Lesetext:
□ □ □ □

Auch die Energieverbindungen Serbiens, vor allem mit Russland, wurden angegriffen. Die Administration von US-Präsident Joseph Biden startete kurz vor ihrem Ausscheiden aus dem Weißen Haus im Januar 2025 einen Mechanismus zur Verhängung von Sanktionen gegen das Ölunternehmen NIS, den Eigentümer der Raffinerie des Landes und den größten Lieferanten serbischen Öls für den Staatshaushalt. Ziel dieses Mechanismus war es, dem russischen Unternehmen Gazprom Neft das Kontrollpaket zu entziehen. Trotz intensiver Verhandlungen im Dreieck USA - Serbien - Russland traten die Sanktionen im Oktober 2025 in Kraft. In der Zwischenzeit begannen Serbien und Ungarn mit dem Bau einer neuen Pipeline Ungarn-Serbien für russisches Öl aus der Druschba-Pipeline. Wie der ungarische Außenminister Péter Szijjártó erklärte: „Wir bewegen uns zusammen mit unseren serbischen und russischen Partnern auf den Bau einer neuen Ölpipeline zwischen Ungarn und Serbien zu. Während Brüssel die Lieferung russischer Energieträger verbietet, Verbindungen kappt und Routen blockiert, brauchen wir mehr Quellen, mehr Routen.“ Ende Oktober 2025 wurde jedoch der zentrale Knotenpunkt der vorgeschlagenen neuen Pipeline - die MOL-Raffinerie in Százhalombatta, nahe Budapest - durch eine Explosion und ein Feuer beschädigt. Der Angriff erfolgte, nachdem der polnische Premierminister Donald Tusk in einem Interview mit der britischen Presse erklärte, dass die Ukraine das Recht habe, mit Russland verbundene Ziele überall in Europa anzugreifen.

□ □ □ □

Aufgabenstellung: Wann traten laut Lesetext die Sanktionen gegen das Ölunternehmen NIS in Kraft?

Gezeigte Daten:
□ □ □ □

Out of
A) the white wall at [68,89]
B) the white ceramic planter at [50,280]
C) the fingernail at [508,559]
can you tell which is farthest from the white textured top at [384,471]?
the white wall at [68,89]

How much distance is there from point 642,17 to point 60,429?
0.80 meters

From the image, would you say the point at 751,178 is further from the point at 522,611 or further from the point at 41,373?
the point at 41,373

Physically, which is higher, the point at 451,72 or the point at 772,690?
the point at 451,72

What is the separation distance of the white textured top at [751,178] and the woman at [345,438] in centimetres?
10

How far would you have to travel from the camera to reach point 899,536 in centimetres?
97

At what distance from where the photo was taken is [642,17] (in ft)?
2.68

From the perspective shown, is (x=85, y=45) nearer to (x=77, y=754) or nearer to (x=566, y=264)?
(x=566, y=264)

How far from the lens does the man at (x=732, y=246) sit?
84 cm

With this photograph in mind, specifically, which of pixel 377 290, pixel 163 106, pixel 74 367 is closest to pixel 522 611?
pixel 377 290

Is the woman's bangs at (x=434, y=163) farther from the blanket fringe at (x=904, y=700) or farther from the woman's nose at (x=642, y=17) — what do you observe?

□ □ □ □

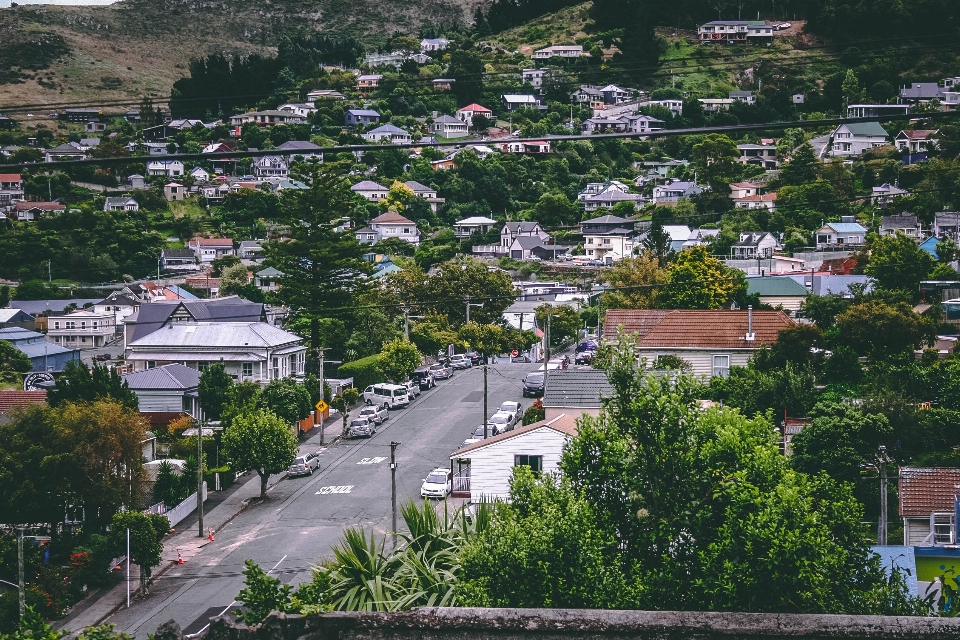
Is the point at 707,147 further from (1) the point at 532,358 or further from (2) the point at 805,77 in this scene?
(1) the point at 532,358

□ □ □ □

Antwort zur Aufgabe: Im Oktober 2025.